We sought to measure the accuracy of LLMs for symptom identification, with a focus on infectious respiratory disease symptoms [4]. The code and results are available free of charge with the Apache open-source license 2.0 [34].

MethodsStudy Design

This is a multisite retrospective study of infectious respiratory disease symptoms documented in electronic health records. Ground truth symptom labels were annotated by human expert chart reviewers. Two symptom identification methods were compared to ground truth labels: (1) an ICD-10–based method using coded data and (2) an LLM-based method using unstructured emergency department (ED) notes. LLM prompting strategies were developed for Llama 2 70B Chat [35], Mistral AI Mixtral 8×7B Instruct [36], GPT-3.5 turbo (version 0125) [37] and GPT-4 turbo (version 0125) [37]. The selection of LLMs at the time of experimentation represented the state of the art available in our Health Insurance Portability and Accountability Act (HIPAA)–authorized environments.

Setting

Boston Children’s Hospital (BCH), a large Northeastern urban pediatric academic medical center, and the Indiana Health Information Exchange (IHIE) [38,39], a Midwestern statewide health information exchange network, were the study sites. Notes from BCH ED patients (aged 21 years and younger) and from IHIE ED patients (any age) with a COVID-19 diagnosis between March 1, 2020, and May 31, 2022, were eligible for inclusion into the study corpus.

Study Corpus

A study corpus of 613 notes was selected to ensure that it contained examples of rare symptoms. Apache cTAKES [40] was used to first identify positive symptoms in each note. At BCH, notes were then selected to include at least 30 positive examples for each of the 11 symptoms, as well as notes with no positive symptoms. These were used for a development corpus (103 notes) to select optimal strategies for each LLM, and a test corpus (202 notes) to measure accuracy. At IHIE, a validation corpus (308 notes) was randomly selected from a larger sample of 300 positive notes for each symptom and used to assess multisite generalizability in a setting comprising many health care locations.

Ground Truth

Three BCH experts collaboratively defined inclusion and exclusion criteria for symptom annotation guidelines [4]. They performed iterative cycles of independent chart review, collaborative adjudication of disagreements, and collaborative refinement of symptom annotation guidelines until a consensus was reached. Expert pairs reviewed notes from their own site. Interrater reliability was assessed with the kappa statistic [41,42] (overall mean 0.96, SD 0.07; details in Multimedia Appendix 1).

Measures

Eleven symptoms related to infectious respiratory disease were measured: congestion or runny nose, cough, diarrhea, dyspnea (shortness of breath), fatigue, fever or chills, headache, loss of taste or smell, muscle or body aches, nausea or vomiting, and sore throat.

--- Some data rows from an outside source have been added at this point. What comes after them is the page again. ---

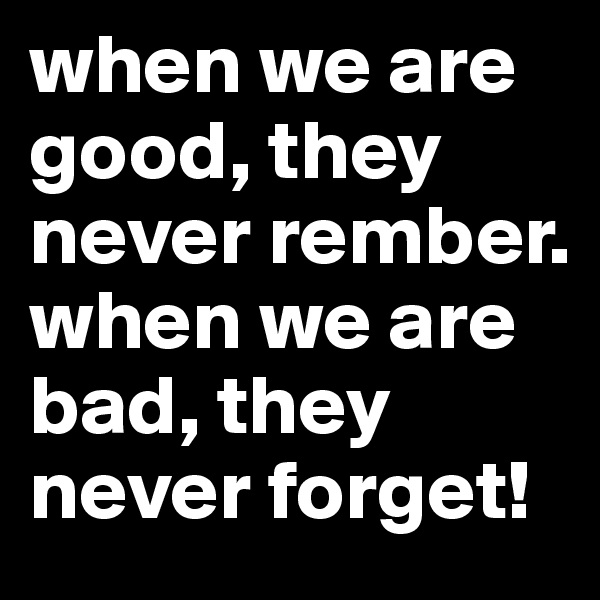 when we are good, they never rember. when we are bad, they never forget!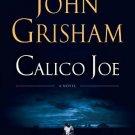 Calico Joe: A Novel [Paperback] [Mar 26, 2013] Grisham, John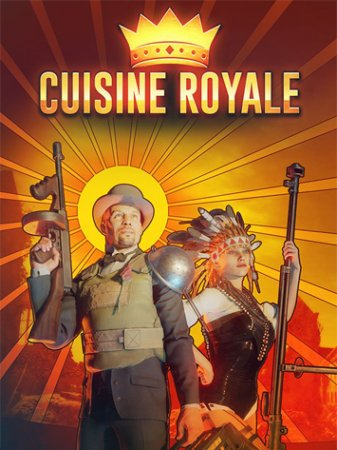 Cuisine Royale [1.3.5.152] (2018) PC | Online-only
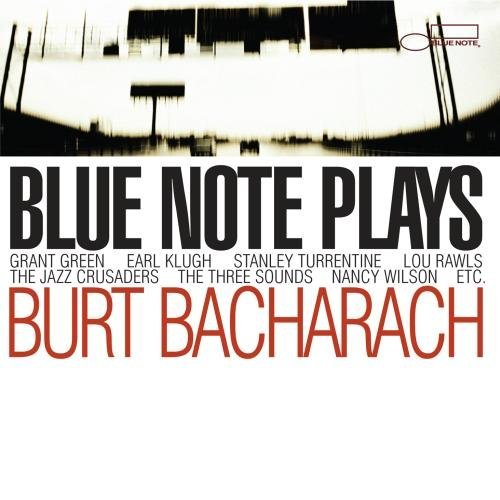 Blue Note Plays Bacharach Blue Note Plays Bacharach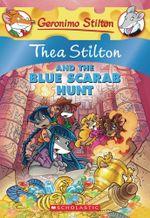 Thea Stilton and the Blue Scarab Hunt : Thea Stilton Series Book 11 - Geronimo Stilton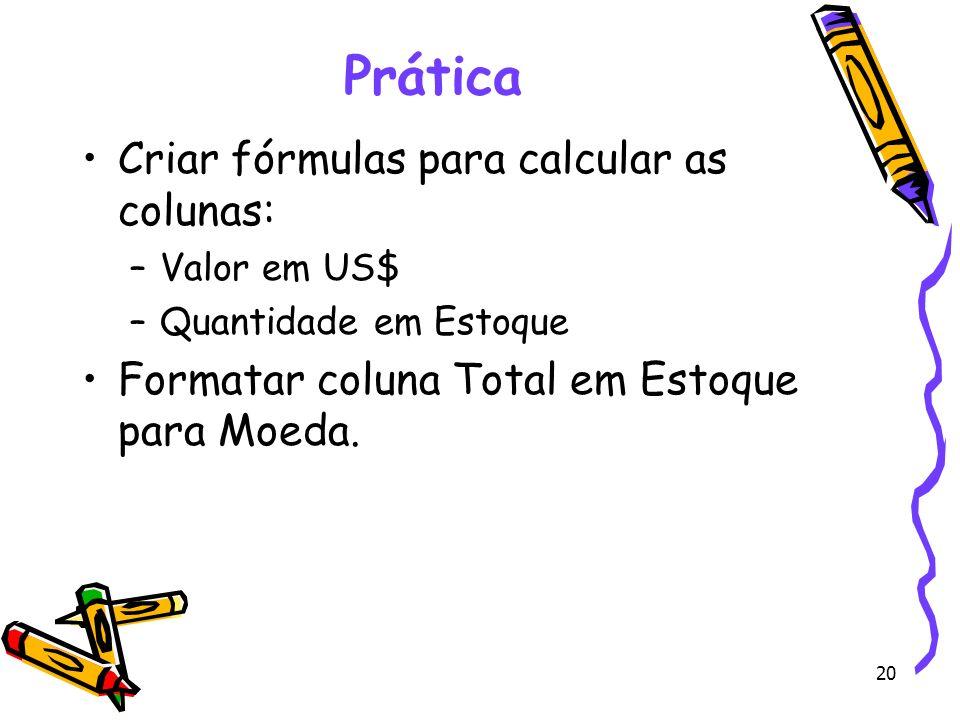 20 Prática Criar fórmulas para calcular as colunas: –Valor em US$ –Quantidade em Estoque Formatar coluna Total em Estoque para Moeda.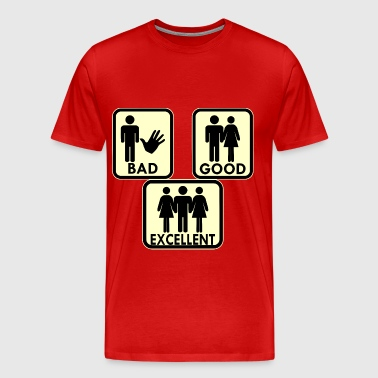 Sexy, Bad, Good, Excellent & 3Some  - Men's Premium T-Shirt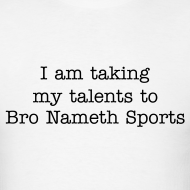 Bro Nameth Shirts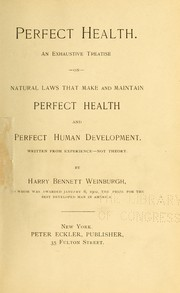 Cover of: Perfect health | Harry Bennett Weinburgh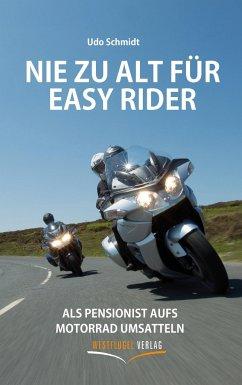 Nie zu alt für Easy Rider - Schmidt, Udo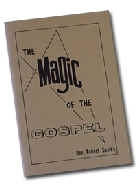 Books & Videos | Gospel Magic | Gospel Magic Books & Videos | Magic Of the Gospel by Bob Sparks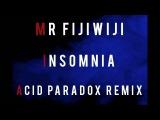 Mr FijiWiji - Insomnia (Acid Paradox Remix)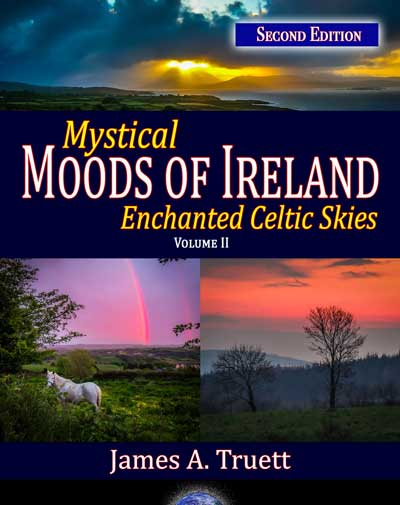 Mystical Moods of Ireland, Vol. II: Enchanted Celtic Skies (Second Edition)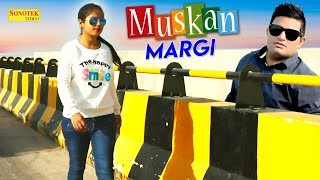 New Haryanvi Song Muskan Margi | Amit Yadav, Jaya Modi, TR Music | Sonotek Music 2018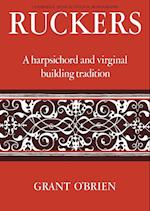 Ruckers (Cambridge Musical Texts and Monographs)
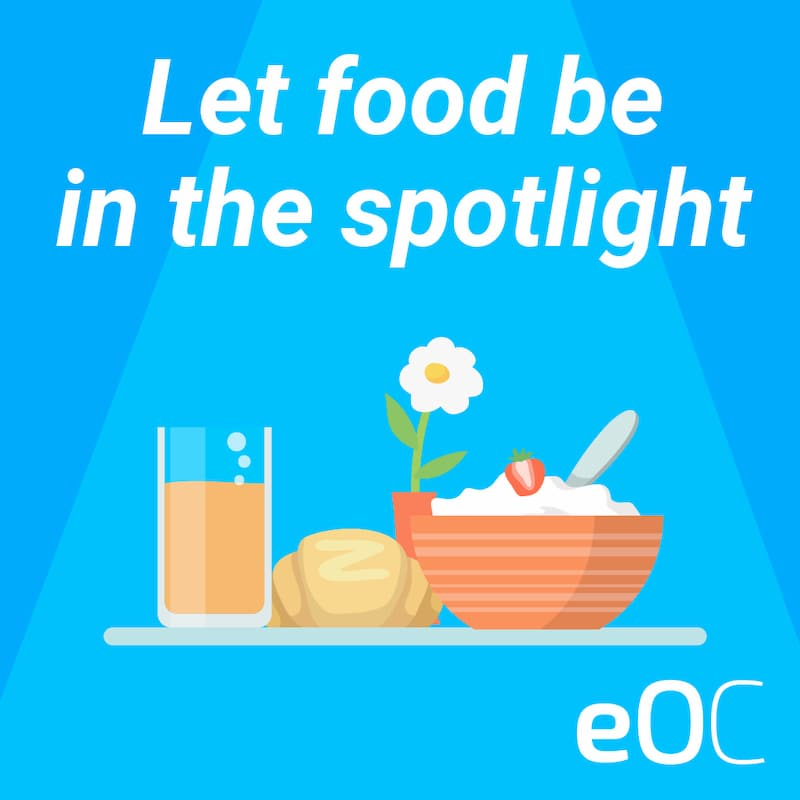 Let food be in the spotlight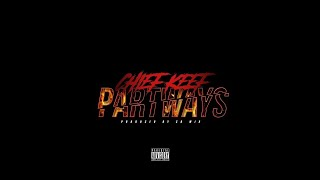 Chief Keef - Part Ways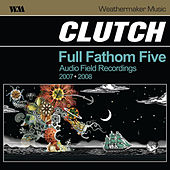 Full Fathom Five Audio Field Recordings (Live) de Clutch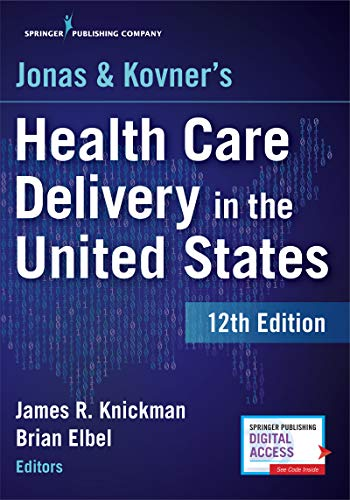 Compare Textbook Prices for Jonas and Kovner's Health Care Delivery in the United States,  – Highly Acclaimed US Health Care System Textbook for Graduate and Undergraduate Students, Book and Free eBook 12 Edition ISBN 9780826172723 by Knickman PhD, James R.,Elbel PhD  MPH, Brian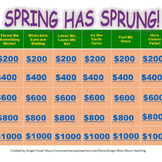 Spring Has Sprung! Jeopardy Game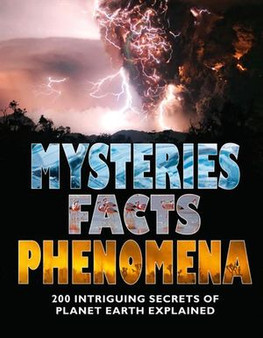 Mysteries, Facts, Phenomena: 200 Intriguing Secrets of Planet Earth Explained (Hardcover)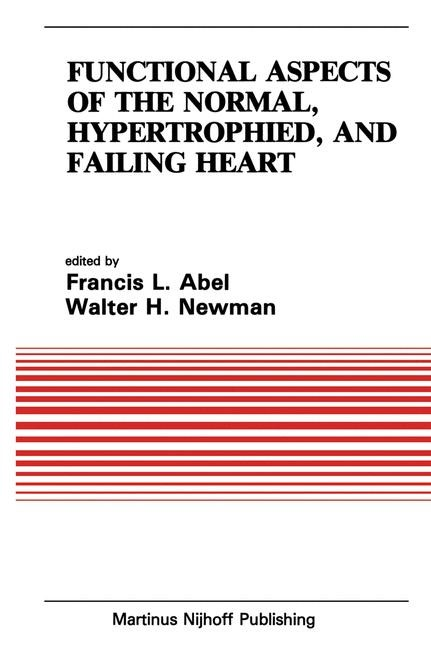 Functional Aspects of the Normal, Hypertrophied, and Failing Heart | Abel / Newman, 1984 | Buch (Cover)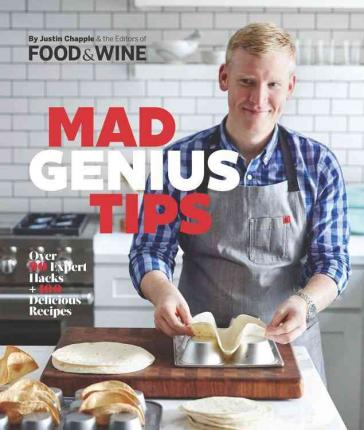 Mad Genius Tips : Over 50 Expert Hacks and 100 Delicious Recipes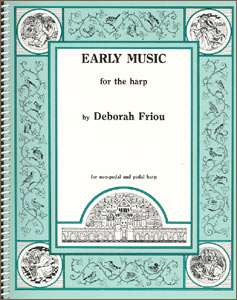 Early Music for the Harp book by Deborah Friou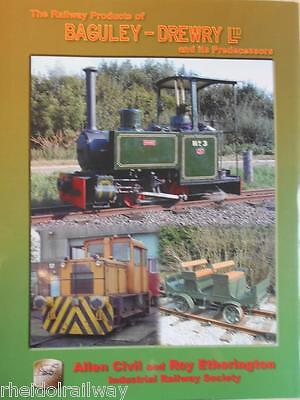 Baguley-Drewry Ltd and its Predecessors, the Railway Products of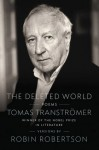The Deleted World: Poems - Tomas Transtromer, Robin Robertson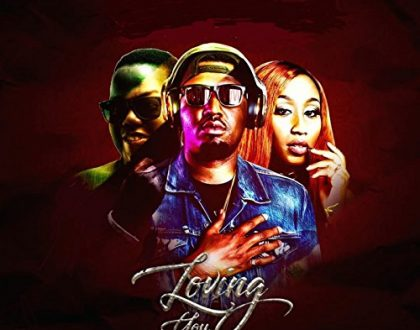 AY - Loving You feat. Victoria Kimani & Dj Mekzy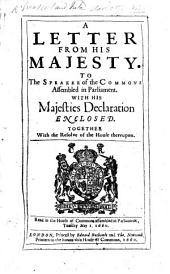 A Letter from His Majesty. To the Speaker of the Commons assembled in Parliament. With His Majesties Declaration enclosed. Together with the resolve of the House thereupon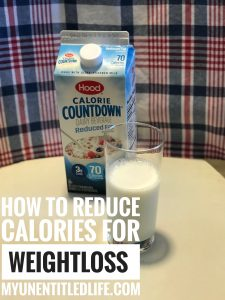 how-to-reduce-calories-for-weight-loss-my-unentitled-life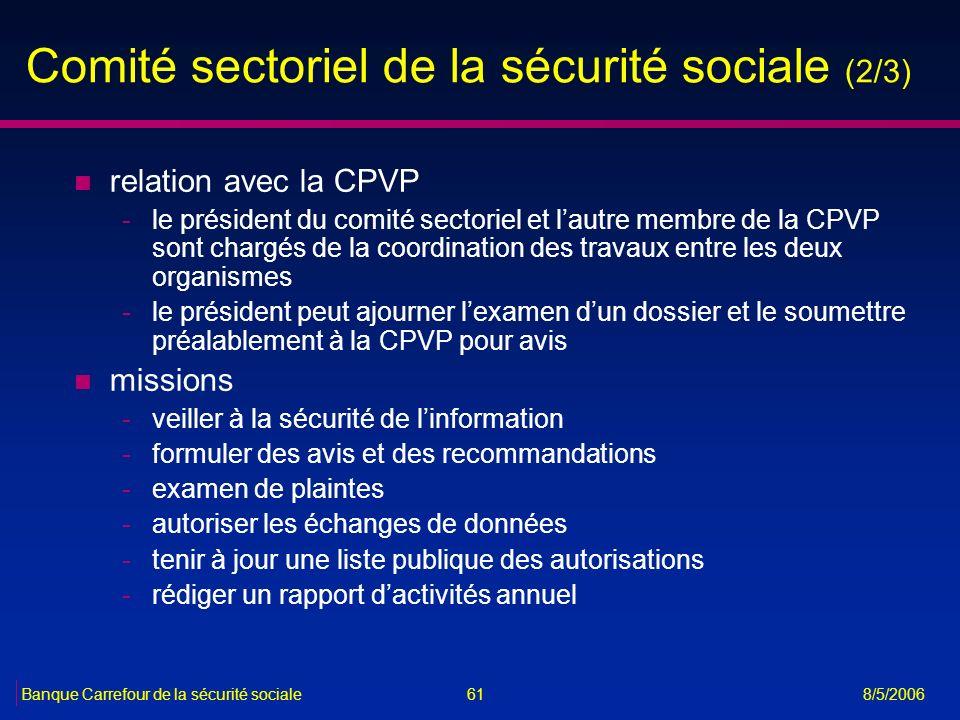 61Banque Carrefour de la sécurité sociale 8/5/2006 Comité sectoriel de la sécurité sociale (2/3) n relation avec la CPVP -le président du comité secto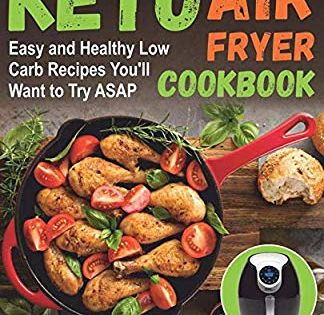 Keto Air Fryer Cookbook Easy And Healthy Low Carb Recipes You Ll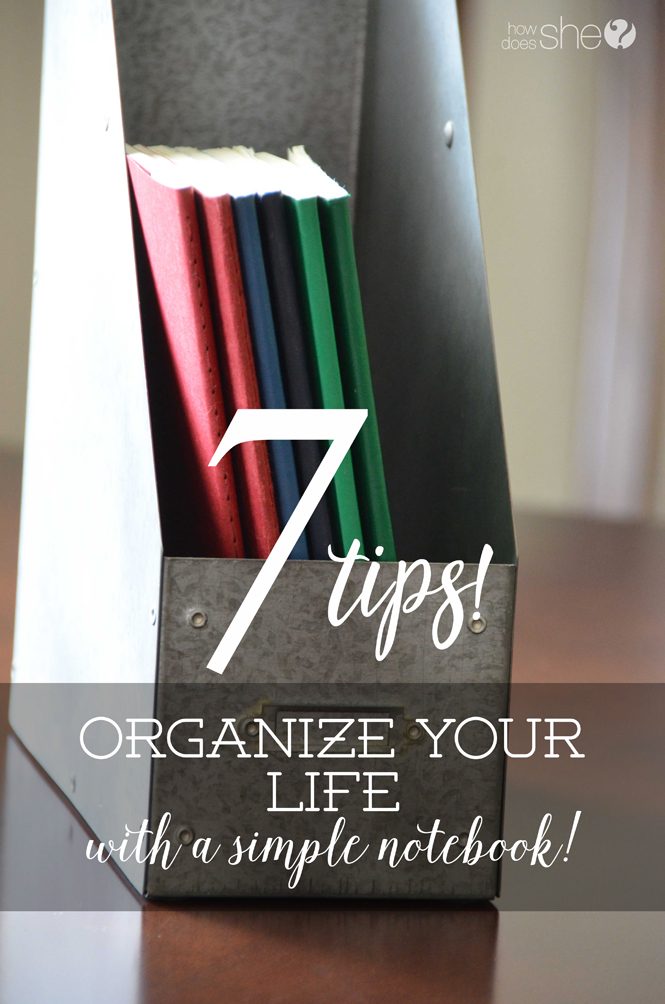 7 Tips to organize your life with a simple notebook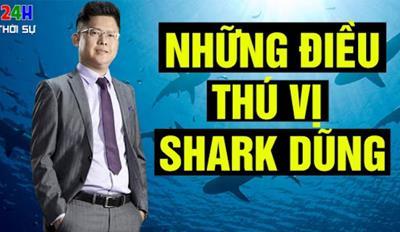Shark Dũng là ai? Xem tiểu sử Shark Nguyễn Mạnh Dũng chi tiết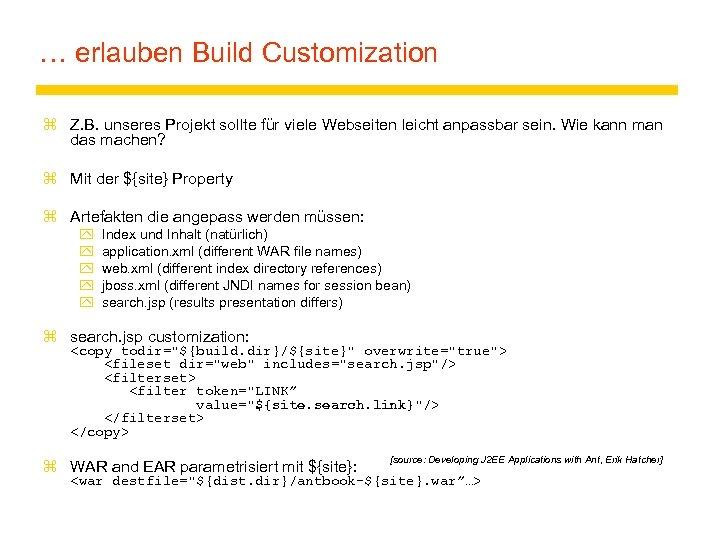 … erlauben Build Customization z Z. B. unseres Projekt sollte für viele Webseiten leicht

F₁-scores, precision, and recall were calculated for each symptom and for all symptoms combined [42]. Micro F₁-scores were used, rather than macro F₁-scores, to allow for stronger competition from ICD-10–based metrics, which were quite poor for some symptoms. McNemar tests were used to evaluate LLM versus ICD-10–based performance. With an overall α of .05, a Bonferroni adjustment for 12 comparisons (11 symptoms plus no symptoms) set the threshold at P<.0042.

Comparator

ICD-10 codelists (Multimedia Appendix 2) [4] for each symptom were compiled by 3 experts at BCH using online resources [43,44]. The panel collaboratively reviewed whether each candidate code met the inclusion or exclusion criteria defined in the symptom annotation guidelines. ICD-10 codes recorded at the time of ED discharge were matched against the final symptom codelists.

Prompt Engineering

For each LLM, 5 chart review prompts [45] were developed to follow symptom annotation guidelines. An overview is shown in Figure 1. Prompts ranged in complexity from an identity prompt, where LLMs were instructed to assume the identity of a chart reviewer, to a verbose prompt containing symptom-specific synonyms and inclusion and exclusion criteria. The 5 prompts were evaluated across 4 output parsing pipelines, yielding 20 prompting strategies for each LLM (Multimedia Appendix 3). All pipelines normalized LLM output into a structured CSV format containing symptoms identified in each note. Of the 4 LLM output parsing pipelines, 2 handled text and 2 handled JSON.

Figure 1.

Large language model prompts intended to reproduce chart review criteria. The identity prompt contains text present in every type of prompt. The rules prompt extends the identity prompt with basic chart review criteria. Include and exclude prompts extend the rules prompt with symptom-specific criteria. The verbose prompt combines all prompts to approximate the same chart review criteria used by human subject matter experts.

Ethical Considerations

The BCH Committee on Clinical Investigation (BCH IRB-P00043392) and the Indiana University Institutional Review Board (IU IRB 24673) each determined the study to be exempt from full human participant oversight. Waivers of consent were obtained to allow corpus extraction and chart review of ED notes for institutional review board–approved study personnel. Notes were not shared between sites and not anonymized prior to LLM processing. All analyses were conducted in HIPAA-secure environments. Open-source LLMs were hosted on premises. OpenAI models were hosted by Azure under a Business Associates Agreement for HIPAA compliance. Clinical notes and patient data have been omitted from figures, tables, and appendices; only aggregate statistics are reported.

Results

Demographic characteristics of patients with notes in the study corpus are presented in Multimedia Appendix 4. Frequencies for each symptom are in Multimedia Appendix 5. Figure 2 shows symptom identification F₁-scores in the development corpus using the optimal prompting strategy for each LLM. Optimal LLM instructions for chart review varied considerably among LLMs (Multimedia Appendix 6). Every LLM was optimized using the JSON output parsing pipeline.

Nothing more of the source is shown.